**TASK TO CARRY OUT:** What's needed: every entry, printed exactly, minus the images.

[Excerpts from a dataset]
▼

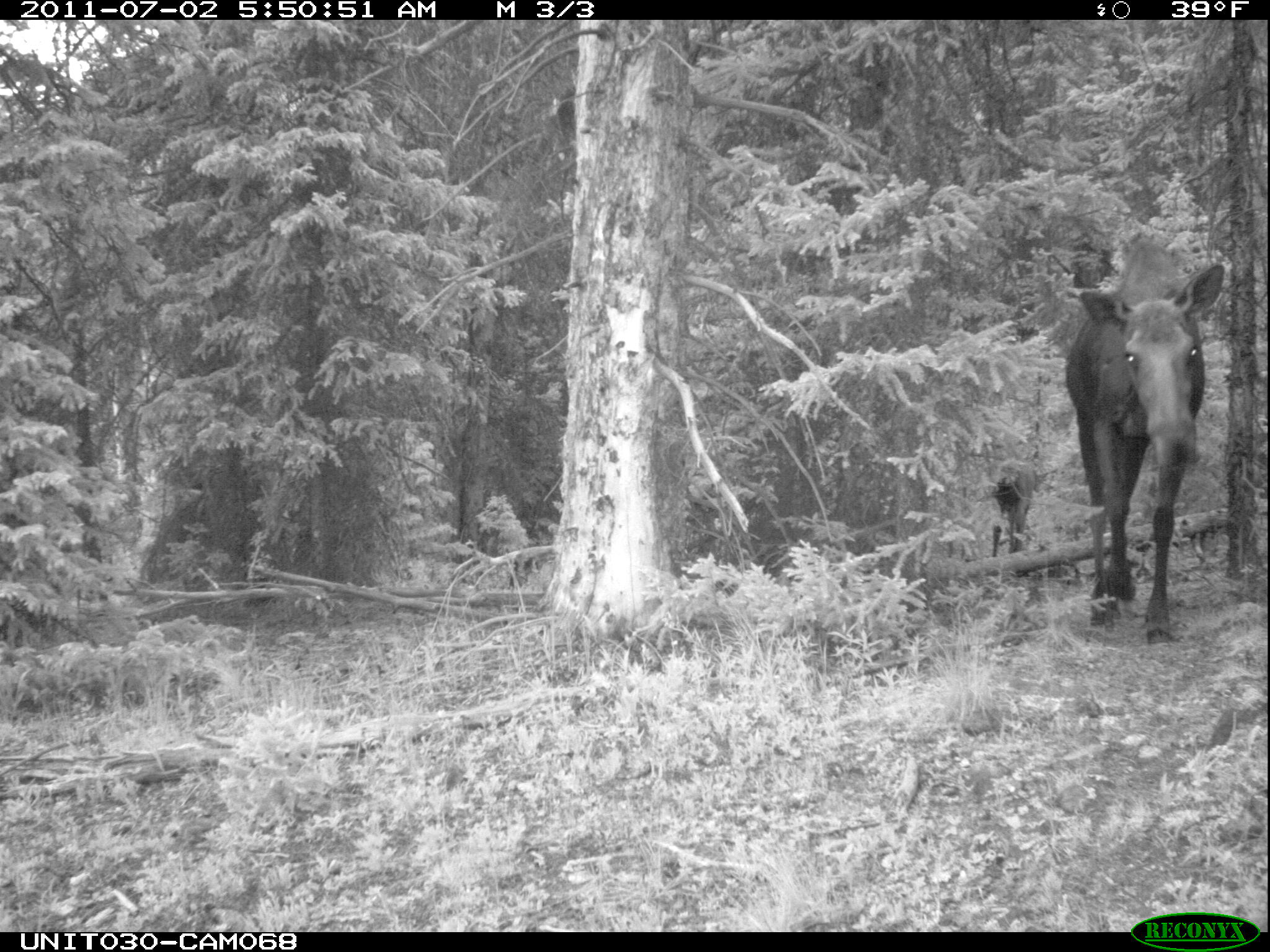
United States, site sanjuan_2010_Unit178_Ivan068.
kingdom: Animalia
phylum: Chordata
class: Mammalia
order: Artiodactyla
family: Cervidae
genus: Alces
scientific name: Alces alces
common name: moose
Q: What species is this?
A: Alces alces (moose).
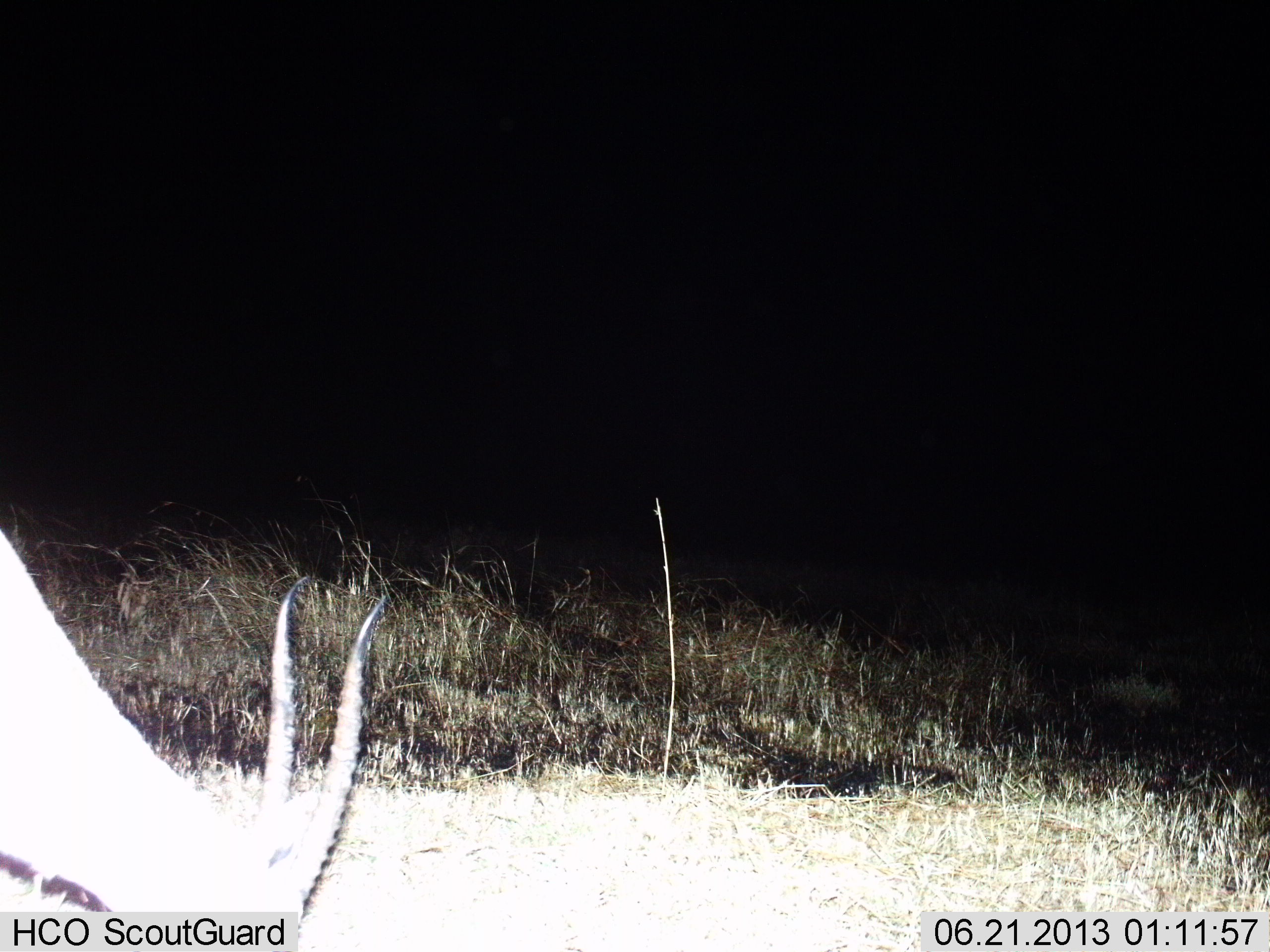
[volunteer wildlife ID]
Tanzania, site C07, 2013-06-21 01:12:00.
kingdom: Animalia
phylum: Chordata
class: Mammalia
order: Artiodactyla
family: Bovidae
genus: Eudorcas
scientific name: Eudorcas thomsonii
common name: thomson's gazelle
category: gazellethomsons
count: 1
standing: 12%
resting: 0%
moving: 0%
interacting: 0%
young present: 0%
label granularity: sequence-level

▲

**OUTPUT FOR THIS EXERCISE:**
United States, site sanjuan_2010_Unit178_Ivan068.
kingdom: Animalia
phylum: Chordata
class: Mammalia
order: Artiodactyla
family: Cervidae
genus: Alces
scientific name: Alces alces
common name: moose
Q: What species is this?
A: Alces alces (moose).
[volunteer wildlife ID]
Tanzania, site C07, 2013-06-21 01:12:00.
kingdom: Animalia
phylum: Chordata
class: Mammalia
order: Artiodactyla
family: Bovidae
genus: Eudorcas
scientific name: Eudorcas thomsonii
common name: thomson's gazelle
category: gazellethomsons
count: 1
standing: 12%
resting: 0%
moving: 0%
interacting: 0%
young present: 0%
label granularity: sequence-level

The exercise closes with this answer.